The Lord cried out, “If My people who are called by My name will humble themselves, and pray and seek My face, and turn from their wicked ways, then I will hear from heaven, and will forgive their sin and heal their land.” (2 Chronicles 7:14)

And we see such a cry from the Lord through the prophet Jeremiah.

Jeremiah said, “A voice was heard on the desolate heights, weeping and supplications of the children of Israel. For they have perverted their way; they have forgotten the Lord their God.” (Jeremiah 3:21 NKJV)

And the Lord responded, “Return, you backsliding children, and I will heal your backslidings.” (Jeremiah 3:22 NKJV)

So, A Transformation is Needed

And this will happen only when the Spirit of God takes over our lives, because when that happens, we’re no longer going to be the same, and those who know us will see us in a completely different light. No longer will we be classified as what we were, sinners, instead we’ll be seen as to who we are in Christ, and that is, saints and warriors for God.

Now, the reason I say, “Warriors for God,” is because we see this transformation in the story of David and Goliath.

Today we face similar giants who threaten all that we stand for, all that we hold dear as believers in Jesus Christ. These giants spew out their hatred for God, the things of God, and the people of God much the same as Goliath did.

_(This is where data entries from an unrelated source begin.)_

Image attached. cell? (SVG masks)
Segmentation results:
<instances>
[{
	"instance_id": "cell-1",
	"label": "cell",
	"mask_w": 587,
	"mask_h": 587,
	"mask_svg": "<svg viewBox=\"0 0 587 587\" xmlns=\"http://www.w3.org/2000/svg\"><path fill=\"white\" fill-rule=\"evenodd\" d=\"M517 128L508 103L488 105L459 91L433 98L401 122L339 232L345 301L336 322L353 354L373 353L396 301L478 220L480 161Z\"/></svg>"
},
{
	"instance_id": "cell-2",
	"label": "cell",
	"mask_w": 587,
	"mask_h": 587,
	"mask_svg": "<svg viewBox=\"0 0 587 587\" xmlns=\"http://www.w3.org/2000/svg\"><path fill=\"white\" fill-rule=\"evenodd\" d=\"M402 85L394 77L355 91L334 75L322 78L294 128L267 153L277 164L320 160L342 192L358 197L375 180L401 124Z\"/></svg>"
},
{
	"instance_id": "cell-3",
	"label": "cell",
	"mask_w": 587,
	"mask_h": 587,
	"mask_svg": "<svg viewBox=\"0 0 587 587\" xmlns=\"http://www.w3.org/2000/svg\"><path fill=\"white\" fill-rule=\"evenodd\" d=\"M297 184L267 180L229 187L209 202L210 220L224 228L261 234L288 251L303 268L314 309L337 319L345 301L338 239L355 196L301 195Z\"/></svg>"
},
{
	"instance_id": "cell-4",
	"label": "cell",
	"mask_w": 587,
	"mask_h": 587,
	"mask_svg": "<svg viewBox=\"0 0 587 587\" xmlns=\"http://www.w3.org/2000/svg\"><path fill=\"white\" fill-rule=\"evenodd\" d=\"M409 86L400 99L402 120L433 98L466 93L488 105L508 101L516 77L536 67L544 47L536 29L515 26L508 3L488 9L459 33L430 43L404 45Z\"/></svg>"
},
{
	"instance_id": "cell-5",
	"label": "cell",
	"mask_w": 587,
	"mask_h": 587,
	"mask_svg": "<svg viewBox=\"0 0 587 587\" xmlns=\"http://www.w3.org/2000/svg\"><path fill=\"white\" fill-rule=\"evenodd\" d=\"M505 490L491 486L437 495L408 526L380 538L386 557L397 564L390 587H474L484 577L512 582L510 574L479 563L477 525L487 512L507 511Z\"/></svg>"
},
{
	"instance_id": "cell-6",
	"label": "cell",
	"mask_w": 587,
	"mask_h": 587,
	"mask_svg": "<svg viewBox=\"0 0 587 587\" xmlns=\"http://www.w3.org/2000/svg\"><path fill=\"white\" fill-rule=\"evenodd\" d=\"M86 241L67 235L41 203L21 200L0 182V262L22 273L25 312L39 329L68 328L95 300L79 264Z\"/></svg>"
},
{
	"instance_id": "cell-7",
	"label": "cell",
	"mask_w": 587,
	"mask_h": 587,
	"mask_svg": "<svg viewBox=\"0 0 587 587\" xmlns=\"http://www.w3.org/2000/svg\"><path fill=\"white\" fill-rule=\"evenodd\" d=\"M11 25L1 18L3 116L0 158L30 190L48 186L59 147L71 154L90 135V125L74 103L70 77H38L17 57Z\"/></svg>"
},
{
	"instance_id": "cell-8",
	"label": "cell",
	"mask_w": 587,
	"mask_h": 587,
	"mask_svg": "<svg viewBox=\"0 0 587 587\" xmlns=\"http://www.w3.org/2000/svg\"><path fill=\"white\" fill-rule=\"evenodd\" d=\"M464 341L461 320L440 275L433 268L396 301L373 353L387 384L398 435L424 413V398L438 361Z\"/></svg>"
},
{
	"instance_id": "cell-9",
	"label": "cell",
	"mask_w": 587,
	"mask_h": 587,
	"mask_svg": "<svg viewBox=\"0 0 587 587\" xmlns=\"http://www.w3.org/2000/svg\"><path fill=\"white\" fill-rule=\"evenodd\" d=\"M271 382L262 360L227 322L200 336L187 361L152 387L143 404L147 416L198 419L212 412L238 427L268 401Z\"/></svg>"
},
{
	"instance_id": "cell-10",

When David heard these remarks directed towards God and His people, he became transformed, so much so that even King Saul questioned who he was. This is interesting because Saul knew David as a musician, a person who through his music could drive away the demons of depression.

But now Saul saw David in a completely different light. He saw David as a warrior, and so he asked, “Whose son is this youth?” (1 Samuel 17:55 NKJV)

Saul no longer saw David as just a musician, but now he saw him as a mighty man of valor.

Now is the time for our transformation. Our friends and family need to no longer see us as singers of hymns on Sunday morning, instead they need to see us as mighty men and women of valor.

But just as David refused King Saul’s armor, we need to refuse the weaponry of this world.

Instead, we’re to fight with God’s armor, that is, the helmet of salvation, the breastplate of righteousness, the belt of truth, the sandals of peace, the shield of faith, and the sword of the Spirit, the word of God, along with Holy Spirit directed prayer (Ephesians 6:12-18).

To fight the battles, therefore, a transformation is needed. This is why it’s my prayer that 2023 will be a year of transformation, where our hearts will be transformed, and we’ll be those men and women that God is calling for us to be, along with His church.